What this task involves: Can you restate the records below word for word?

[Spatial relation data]
━━━━

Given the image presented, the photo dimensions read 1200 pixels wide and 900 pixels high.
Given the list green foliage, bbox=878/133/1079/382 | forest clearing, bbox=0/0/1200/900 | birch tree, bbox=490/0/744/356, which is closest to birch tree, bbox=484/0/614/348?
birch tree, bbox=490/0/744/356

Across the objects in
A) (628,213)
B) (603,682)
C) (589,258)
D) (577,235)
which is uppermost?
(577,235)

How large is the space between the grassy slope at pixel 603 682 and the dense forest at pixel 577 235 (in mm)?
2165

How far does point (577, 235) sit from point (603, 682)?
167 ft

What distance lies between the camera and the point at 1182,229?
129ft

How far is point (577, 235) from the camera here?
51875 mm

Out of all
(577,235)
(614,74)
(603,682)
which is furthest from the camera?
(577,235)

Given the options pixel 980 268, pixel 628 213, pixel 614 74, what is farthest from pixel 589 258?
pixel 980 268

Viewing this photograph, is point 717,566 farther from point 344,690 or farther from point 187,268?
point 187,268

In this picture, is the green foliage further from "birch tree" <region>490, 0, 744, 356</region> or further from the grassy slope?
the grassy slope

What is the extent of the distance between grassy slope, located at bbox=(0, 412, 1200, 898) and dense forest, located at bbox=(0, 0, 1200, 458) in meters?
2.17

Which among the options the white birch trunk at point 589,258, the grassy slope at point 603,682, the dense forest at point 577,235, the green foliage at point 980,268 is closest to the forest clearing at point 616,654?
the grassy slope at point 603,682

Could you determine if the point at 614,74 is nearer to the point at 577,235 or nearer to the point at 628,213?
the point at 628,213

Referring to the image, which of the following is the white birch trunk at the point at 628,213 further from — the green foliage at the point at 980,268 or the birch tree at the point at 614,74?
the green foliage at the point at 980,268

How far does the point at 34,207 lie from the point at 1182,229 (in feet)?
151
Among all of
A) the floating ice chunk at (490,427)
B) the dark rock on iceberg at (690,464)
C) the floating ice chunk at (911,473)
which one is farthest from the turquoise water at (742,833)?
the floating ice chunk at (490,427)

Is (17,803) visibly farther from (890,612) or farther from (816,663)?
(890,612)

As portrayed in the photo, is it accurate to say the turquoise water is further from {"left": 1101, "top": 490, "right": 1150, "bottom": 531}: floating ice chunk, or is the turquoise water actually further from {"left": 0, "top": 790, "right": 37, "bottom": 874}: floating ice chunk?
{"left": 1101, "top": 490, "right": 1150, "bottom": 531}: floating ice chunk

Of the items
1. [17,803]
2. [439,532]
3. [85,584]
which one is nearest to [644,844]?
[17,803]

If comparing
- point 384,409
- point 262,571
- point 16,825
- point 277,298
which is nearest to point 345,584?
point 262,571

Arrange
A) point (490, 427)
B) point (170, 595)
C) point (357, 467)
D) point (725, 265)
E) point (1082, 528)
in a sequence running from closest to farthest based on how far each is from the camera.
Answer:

━━━━

Solution to this task:
Given the image presented, the photo dimensions read 1200 pixels wide and 900 pixels high.
Given the list green foliage, bbox=878/133/1079/382 | forest clearing, bbox=0/0/1200/900 | birch tree, bbox=490/0/744/356, which is closest to birch tree, bbox=484/0/614/348?
birch tree, bbox=490/0/744/356

Across the objects in
A) (628,213)
B) (603,682)
C) (589,258)
D) (577,235)
which is uppermost?
(577,235)

How large is the space between the grassy slope at pixel 603 682 and the dense forest at pixel 577 235 (in mm)?
2165

How far does point (577, 235) sit from point (603, 682)?
167 ft

What distance lies between the camera and the point at 1182,229?
129ft

How far is point (577, 235) from the camera here?
51875 mm

Out of all
(577,235)
(614,74)
(603,682)
which is furthest from the camera?
(577,235)

Given the options pixel 980 268, pixel 628 213, pixel 614 74, what is farthest from pixel 589 258?
pixel 980 268

Viewing this photograph, is point 717,566 farther from point 344,690 or farther from point 187,268?
point 187,268

In this picture, is the green foliage further from "birch tree" <region>490, 0, 744, 356</region> or further from the grassy slope?
the grassy slope

What is the extent of the distance between grassy slope, located at bbox=(0, 412, 1200, 898) and dense forest, located at bbox=(0, 0, 1200, 458) in meters?
2.17

Which among the options the white birch trunk at point 589,258, the grassy slope at point 603,682, the dense forest at point 577,235, the green foliage at point 980,268 is closest to the forest clearing at point 616,654?
the grassy slope at point 603,682

Could you determine if the point at 614,74 is nearer to the point at 577,235 or nearer to the point at 628,213?
the point at 628,213

Referring to the image, which of the following is the white birch trunk at the point at 628,213 further from — the green foliage at the point at 980,268 or the birch tree at the point at 614,74?
the green foliage at the point at 980,268

How far does the point at 34,207 lie from the point at 1182,229 (in feet)?
151
Among all of
A) the floating ice chunk at (490,427)
B) the dark rock on iceberg at (690,464)
C) the floating ice chunk at (911,473)
which one is farthest from the turquoise water at (742,833)?
the floating ice chunk at (490,427)

Is (17,803) visibly farther from (890,612) or farther from (816,663)?
(890,612)

As portrayed in the photo, is it accurate to say the turquoise water is further from {"left": 1101, "top": 490, "right": 1150, "bottom": 531}: floating ice chunk, or is the turquoise water actually further from {"left": 0, "top": 790, "right": 37, "bottom": 874}: floating ice chunk?
{"left": 1101, "top": 490, "right": 1150, "bottom": 531}: floating ice chunk

Of the items
1. [17,803]
2. [439,532]
3. [85,584]
which one is nearest to [644,844]?
[17,803]

If comparing
- point 384,409
- point 262,571
- point 16,825
- point 277,298
which is nearest to point 345,584?
point 262,571

Arrange
A) point (490, 427)
B) point (170, 595)
C) point (357, 467)
D) point (725, 265)
E) point (1082, 528)
in a sequence running from closest to farthest based on how far each is from the camera.
Answer:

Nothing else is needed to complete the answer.